In above discussions we have reviewed the game theoretical approaches to privacy issues in data mining. We present the basic elements of some proposed game models in Table 2.
Most of the proposed approaches adopt the following research paradigm:
the elements of the game, namely the players, the actions and the payoffs;
• determine the type of the game: static or dynamic, complete information or incomplete information;
• solve the game to and equilibriums;
• analyze the equilibriums to obtain some implications for practice.
CONCLUSION
Four different user roles that are commonly involved in data mining applications, i.e. data provider, data collector, data miner and decision maker.
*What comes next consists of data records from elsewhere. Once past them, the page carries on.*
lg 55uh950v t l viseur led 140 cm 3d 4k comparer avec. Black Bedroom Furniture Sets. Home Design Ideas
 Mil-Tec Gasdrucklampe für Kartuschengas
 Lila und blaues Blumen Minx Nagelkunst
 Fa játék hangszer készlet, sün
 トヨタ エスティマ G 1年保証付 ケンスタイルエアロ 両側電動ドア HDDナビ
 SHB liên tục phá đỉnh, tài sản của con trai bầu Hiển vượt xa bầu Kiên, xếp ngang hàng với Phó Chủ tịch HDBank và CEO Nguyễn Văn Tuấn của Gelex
Each user role has its own privacy concerns, hence the privacy-preserving approaches adopted by one user role are generally different from those adopted by others: For data provider, his privacy preserving objective is to effectively control the amount of sensitive data revealed to others. To achieve this goal, he can utilize security tools to limit other's access to his data, sell his data at auction to get enough compensations for privacy loss, or falsify his data to hide his true identity. For data collector, his privacy-preserving objective is to release useful data to data miners without disclosing data providers' identities and sensitive information about them. To achieve this goal, he needs to develop proper privacy models to quantify the possible loss of privacy under different attacks, and apply anonymization techniques to the data. For data miner, his privacy-preserving objective is to get correct data mining results while keep sensitive information undisclosed either in the process of data mining or in the mining results. To achieve this goal, he can choose a proper method to modify the data before certain mining algorithms are applied to, or utilize secure computation protocols to ensure the safety of private data and sensitive information contained in the learned model. For decision maker, his privacy-preserving objective is to make a correct judgement about the credibility of the data mining results he's got. To achieve this goal, he can utilize provenance techniques to trace back the history of the received information, or build classifier to discriminate true information from false information.